### What is being asked:
Each entry must be given again exactly; images do not belong in the copy.

### Entries:
========

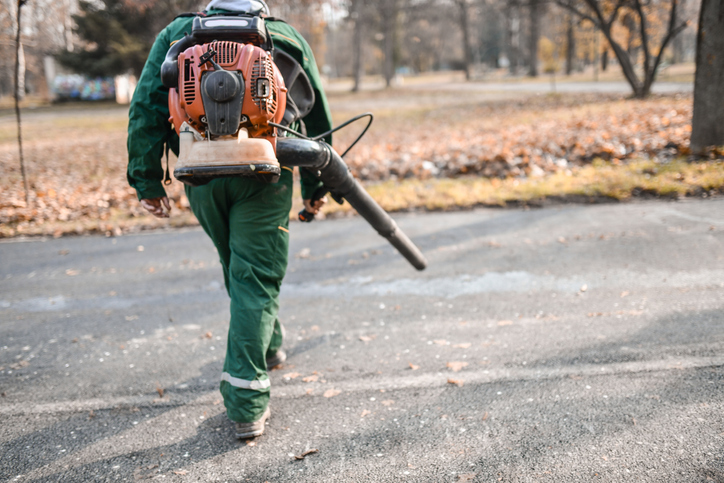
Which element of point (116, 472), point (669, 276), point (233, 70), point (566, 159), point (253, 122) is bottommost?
point (116, 472)

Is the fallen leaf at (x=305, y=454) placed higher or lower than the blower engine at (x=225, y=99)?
lower

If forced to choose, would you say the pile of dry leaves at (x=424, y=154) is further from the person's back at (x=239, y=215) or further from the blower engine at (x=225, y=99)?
the blower engine at (x=225, y=99)

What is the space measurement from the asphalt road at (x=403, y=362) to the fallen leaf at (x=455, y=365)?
0.05ft

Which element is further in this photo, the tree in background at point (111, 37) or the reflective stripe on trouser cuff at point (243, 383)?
the tree in background at point (111, 37)

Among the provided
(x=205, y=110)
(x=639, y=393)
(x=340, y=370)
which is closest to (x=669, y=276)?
(x=639, y=393)

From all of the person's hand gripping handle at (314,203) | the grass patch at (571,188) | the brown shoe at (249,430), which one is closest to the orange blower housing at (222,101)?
the person's hand gripping handle at (314,203)

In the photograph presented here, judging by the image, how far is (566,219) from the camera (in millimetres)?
5781

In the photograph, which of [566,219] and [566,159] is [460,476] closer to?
[566,219]

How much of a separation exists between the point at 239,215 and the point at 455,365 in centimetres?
155

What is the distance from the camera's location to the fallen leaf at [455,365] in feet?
10.1

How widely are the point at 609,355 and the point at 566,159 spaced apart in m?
5.70

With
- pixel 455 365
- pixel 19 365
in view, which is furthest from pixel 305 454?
pixel 19 365

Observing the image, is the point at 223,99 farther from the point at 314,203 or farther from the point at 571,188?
the point at 571,188

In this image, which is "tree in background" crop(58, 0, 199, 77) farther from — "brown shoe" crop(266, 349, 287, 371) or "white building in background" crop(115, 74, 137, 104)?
"brown shoe" crop(266, 349, 287, 371)
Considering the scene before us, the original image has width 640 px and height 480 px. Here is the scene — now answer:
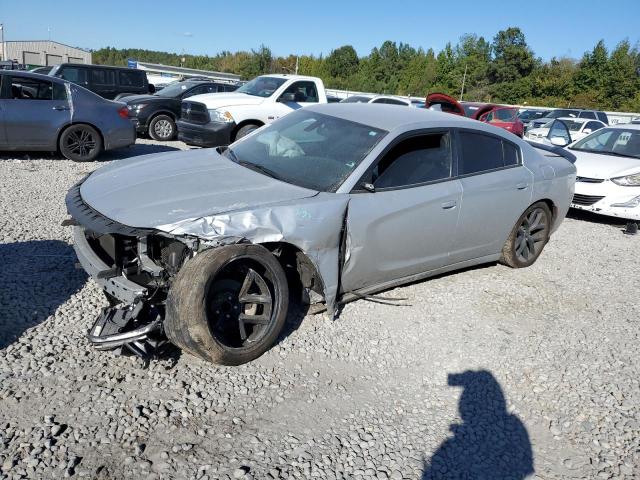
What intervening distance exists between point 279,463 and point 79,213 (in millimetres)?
2129

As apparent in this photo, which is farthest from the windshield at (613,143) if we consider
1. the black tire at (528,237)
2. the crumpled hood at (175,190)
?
the crumpled hood at (175,190)

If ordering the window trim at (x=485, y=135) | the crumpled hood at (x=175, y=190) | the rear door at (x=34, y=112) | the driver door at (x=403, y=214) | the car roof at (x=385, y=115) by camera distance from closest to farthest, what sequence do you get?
the crumpled hood at (x=175, y=190), the driver door at (x=403, y=214), the car roof at (x=385, y=115), the window trim at (x=485, y=135), the rear door at (x=34, y=112)

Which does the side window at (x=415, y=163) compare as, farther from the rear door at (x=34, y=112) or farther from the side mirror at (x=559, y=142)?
the rear door at (x=34, y=112)

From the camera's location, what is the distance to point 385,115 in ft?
15.9

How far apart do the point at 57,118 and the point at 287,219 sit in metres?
7.08

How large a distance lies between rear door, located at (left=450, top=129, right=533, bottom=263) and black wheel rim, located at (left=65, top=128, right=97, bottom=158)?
6.98 metres

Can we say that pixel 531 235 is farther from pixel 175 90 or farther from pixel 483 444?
pixel 175 90

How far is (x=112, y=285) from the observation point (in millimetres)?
3504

========

### Task response:
Which element of point (116, 472), point (669, 276), point (233, 70), point (566, 159), point (253, 122) is bottommost?
point (116, 472)

Is the fallen leaf at (x=305, y=454) placed higher or lower than the blower engine at (x=225, y=99)?
lower

If forced to choose, would you say the pile of dry leaves at (x=424, y=154) is further from the person's back at (x=239, y=215) or further from the blower engine at (x=225, y=99)?
the blower engine at (x=225, y=99)

What is the space measurement from the asphalt road at (x=403, y=362) to the fallen leaf at (x=455, y=365)?
0.05ft

Which element is further in this photo, the tree in background at point (111, 37) or the reflective stripe on trouser cuff at point (243, 383)?
the tree in background at point (111, 37)

Among the provided
(x=205, y=110)
(x=639, y=393)
(x=340, y=370)
which is closest to (x=669, y=276)?
(x=639, y=393)

From all of the person's hand gripping handle at (314,203) | the grass patch at (571,188) | the brown shoe at (249,430), which one is closest to the orange blower housing at (222,101)?
the person's hand gripping handle at (314,203)

In the photograph presented here, judging by the image, how far is (566,219) from the camera (in millimetres)?
5781

In the photograph, which of [566,219] and [566,159] is [460,476] closer to?
[566,219]

How much of a separation exists between the point at 239,215 and the point at 455,365 in centimetres?
155

What is the distance from the camera's location to the fallen leaf at [455,365] in feet?
10.1

How widely are the point at 609,355 and the point at 566,159 spaced apart in m?
5.70

With
- pixel 455 365
- pixel 19 365
in view, which is furthest from pixel 305 454?
pixel 19 365

Observing the image, is the point at 223,99 farther from the point at 314,203 or farther from the point at 571,188?
the point at 571,188

In this image, which is "tree in background" crop(58, 0, 199, 77) farther from — "brown shoe" crop(266, 349, 287, 371) or "white building in background" crop(115, 74, 137, 104)?
"brown shoe" crop(266, 349, 287, 371)
Considering the scene before us, the original image has width 640 px and height 480 px. Here is the scene — now answer:
What intervening distance exists between point 279,463 and point 79,213 (in millimetres)?
2129

As apparent in this photo, which is farthest from the windshield at (613,143) if we consider
1. the black tire at (528,237)
2. the crumpled hood at (175,190)
?
the crumpled hood at (175,190)

If ordering the window trim at (x=485, y=135) | the crumpled hood at (x=175, y=190) | the rear door at (x=34, y=112) | the driver door at (x=403, y=214) | the car roof at (x=385, y=115) by camera distance from closest to farthest, what sequence do you get?
the crumpled hood at (x=175, y=190), the driver door at (x=403, y=214), the car roof at (x=385, y=115), the window trim at (x=485, y=135), the rear door at (x=34, y=112)

Which does the side window at (x=415, y=163) compare as, farther from the rear door at (x=34, y=112) or farther from the side mirror at (x=559, y=142)?
the rear door at (x=34, y=112)

From the camera's location, what is the distance to point 385,115 in ft?
15.9

How far apart do the point at 57,118 and the point at 287,219 sit in metres?
7.08

How large a distance lies between rear door, located at (left=450, top=129, right=533, bottom=263) and black wheel rim, located at (left=65, top=128, right=97, bottom=158)?
6.98 metres

Can we say that pixel 531 235 is farther from pixel 175 90 or farther from pixel 483 444?
pixel 175 90

How far is (x=112, y=285) from the observation point (in millimetres)?
3504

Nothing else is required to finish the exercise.